WHAT THIS TASK INVOLVES >> In the records below, find the line with "Badezimmer im klassisch", then copy each line exactly until you have copied the line with "Vintage 1960s Vietnam". Leave any picture out.

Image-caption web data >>
┌────────

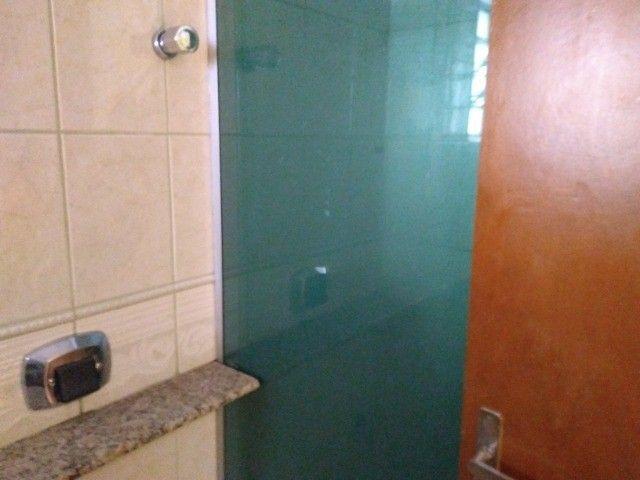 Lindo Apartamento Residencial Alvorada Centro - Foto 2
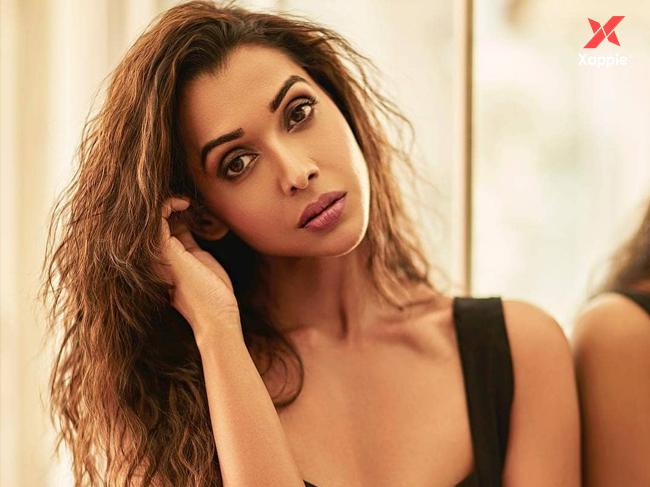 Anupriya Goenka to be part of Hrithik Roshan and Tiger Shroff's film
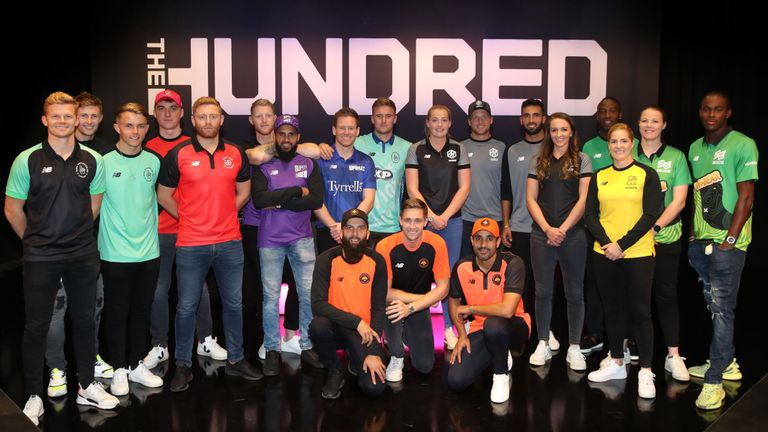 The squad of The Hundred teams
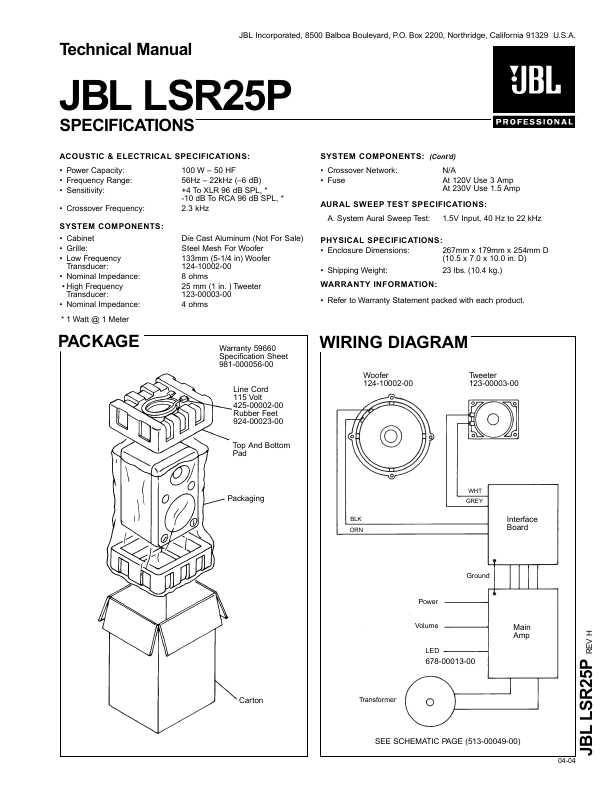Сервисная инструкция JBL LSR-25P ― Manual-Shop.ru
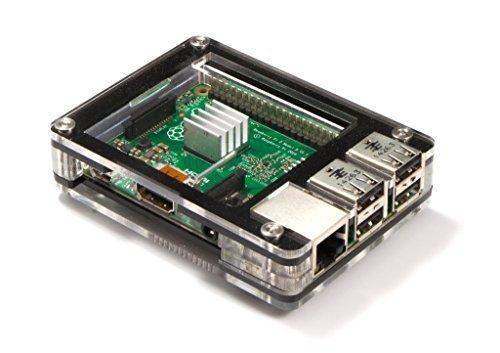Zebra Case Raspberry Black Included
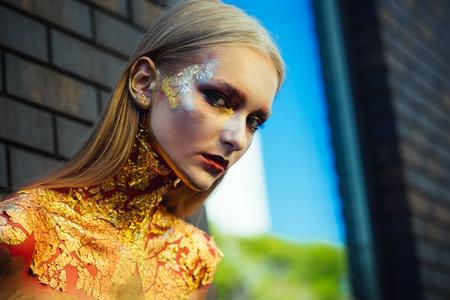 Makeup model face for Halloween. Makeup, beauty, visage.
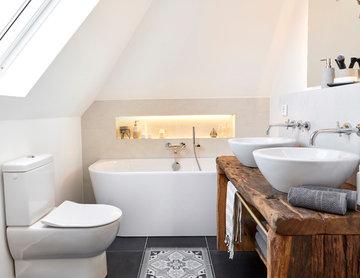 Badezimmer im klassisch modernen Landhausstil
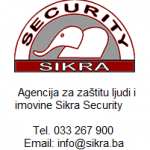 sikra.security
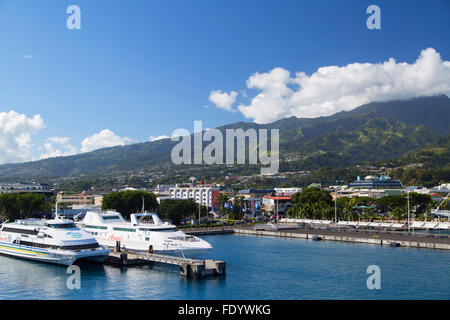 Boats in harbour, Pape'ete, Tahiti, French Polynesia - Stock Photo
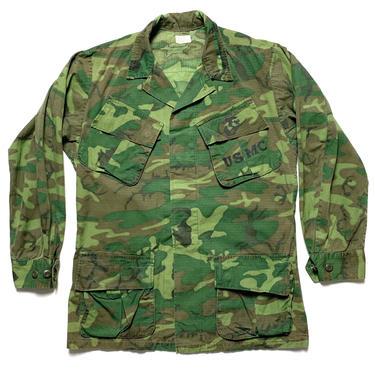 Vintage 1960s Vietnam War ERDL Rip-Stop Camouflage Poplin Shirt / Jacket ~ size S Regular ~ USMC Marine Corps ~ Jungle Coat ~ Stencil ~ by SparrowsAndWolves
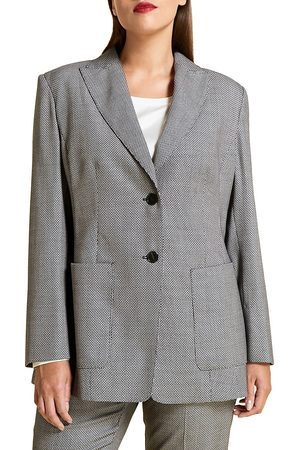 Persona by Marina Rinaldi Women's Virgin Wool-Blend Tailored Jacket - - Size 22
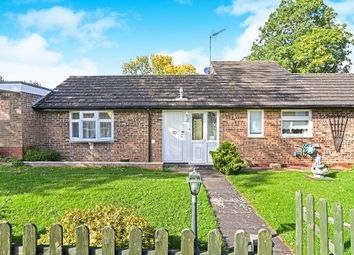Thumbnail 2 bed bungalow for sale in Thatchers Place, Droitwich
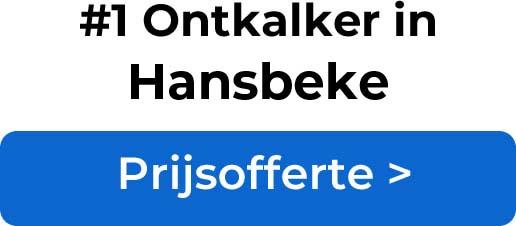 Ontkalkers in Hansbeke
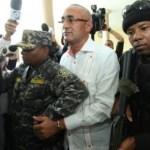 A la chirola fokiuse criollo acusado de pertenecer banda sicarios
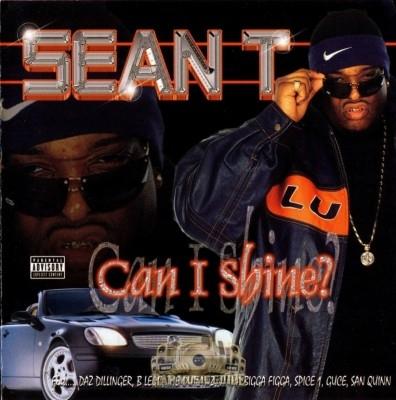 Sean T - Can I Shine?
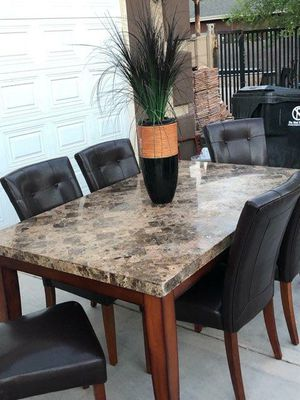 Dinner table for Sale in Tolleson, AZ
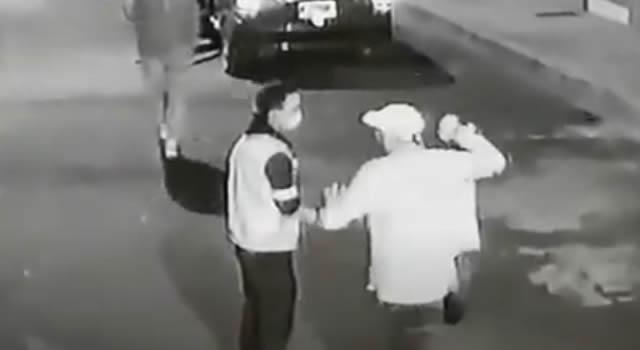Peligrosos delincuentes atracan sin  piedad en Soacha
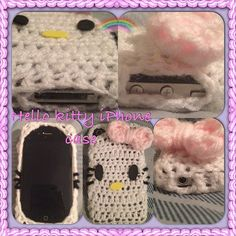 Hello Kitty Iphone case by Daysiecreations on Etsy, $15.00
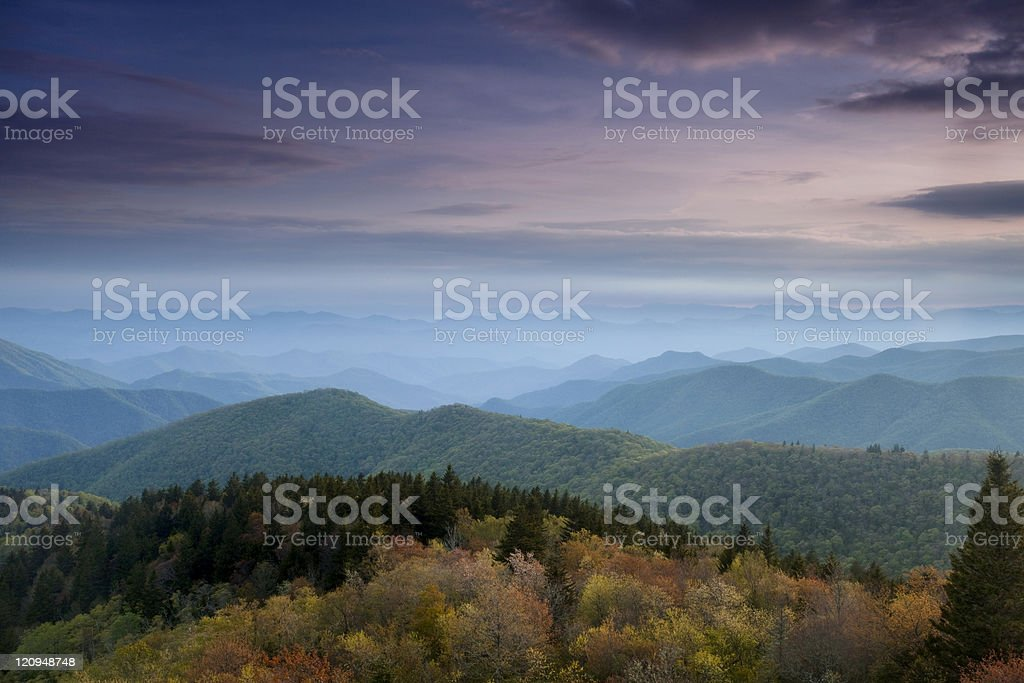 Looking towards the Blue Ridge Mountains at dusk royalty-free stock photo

└────────

FINISHED TASK >>
 Badezimmer im klassisch modernen Landhausstil
 sikra.security
 Boats in harbour, Pape'ete, Tahiti, French Polynesia - Stock Photo
 Vintage 1960s Vietnam War ERDL Rip-Stop Camouflage Poplin Shirt / Jacket ~ size S Regular ~ USMC Marine Corps ~ Jungle Coat ~ Stencil ~ by SparrowsAndWolves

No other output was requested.